:: Work to be completed ::
Word for word, repeat all the entries below, but without the pictures.

(Saved entries)
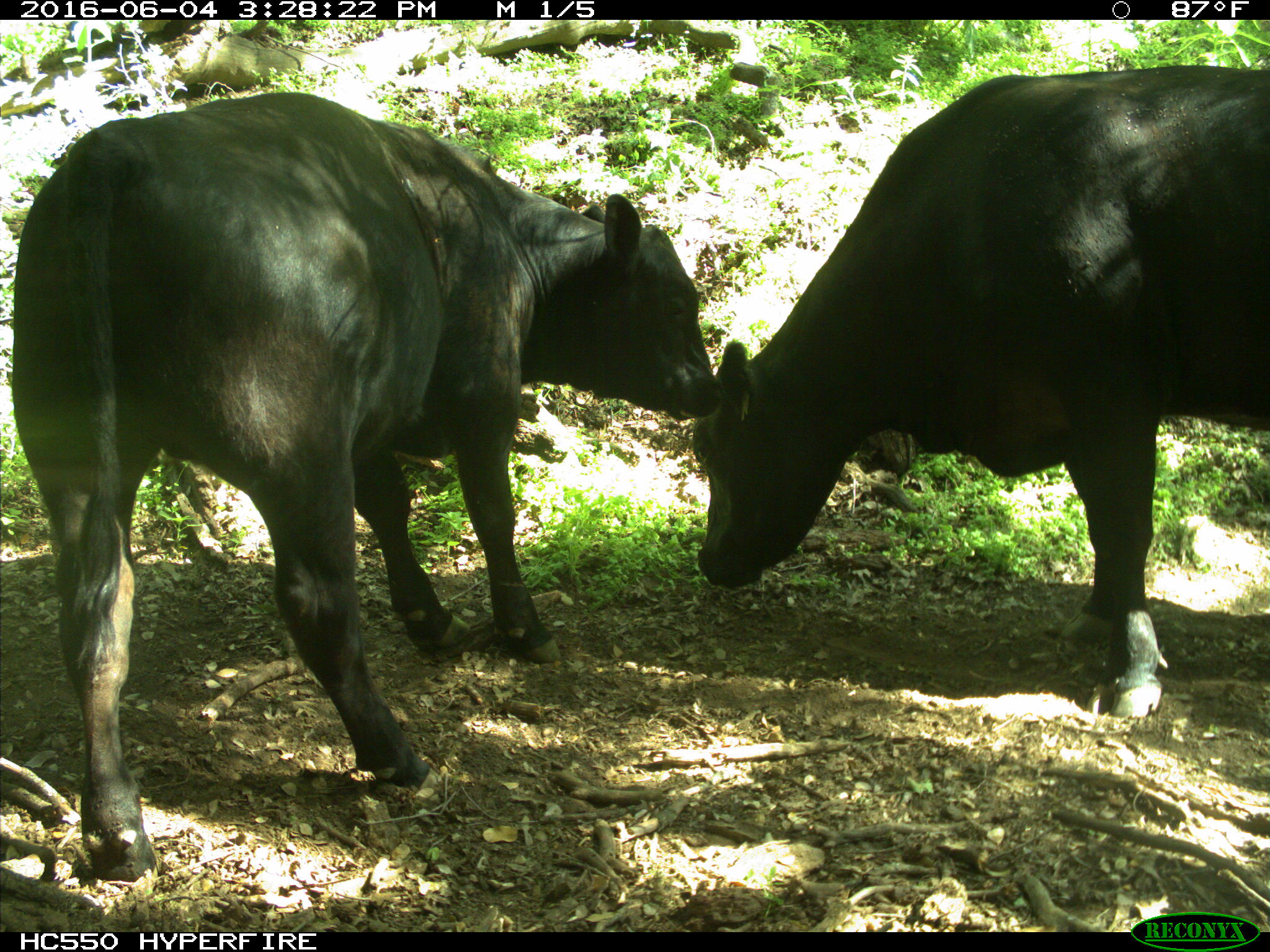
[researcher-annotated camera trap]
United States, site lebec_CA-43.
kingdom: Animalia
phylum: Chordata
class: Mammalia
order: Artiodactyla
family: Bovidae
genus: Bos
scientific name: Bos taurus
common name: domestic cow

:: Output ::
[researcher-annotated camera trap]
United States, site lebec_CA-43.
kingdom: Animalia
phylum: Chordata
class: Mammalia
order: Artiodactyla
family: Bovidae
genus: Bos
scientific name: Bos taurus
common name: domestic cow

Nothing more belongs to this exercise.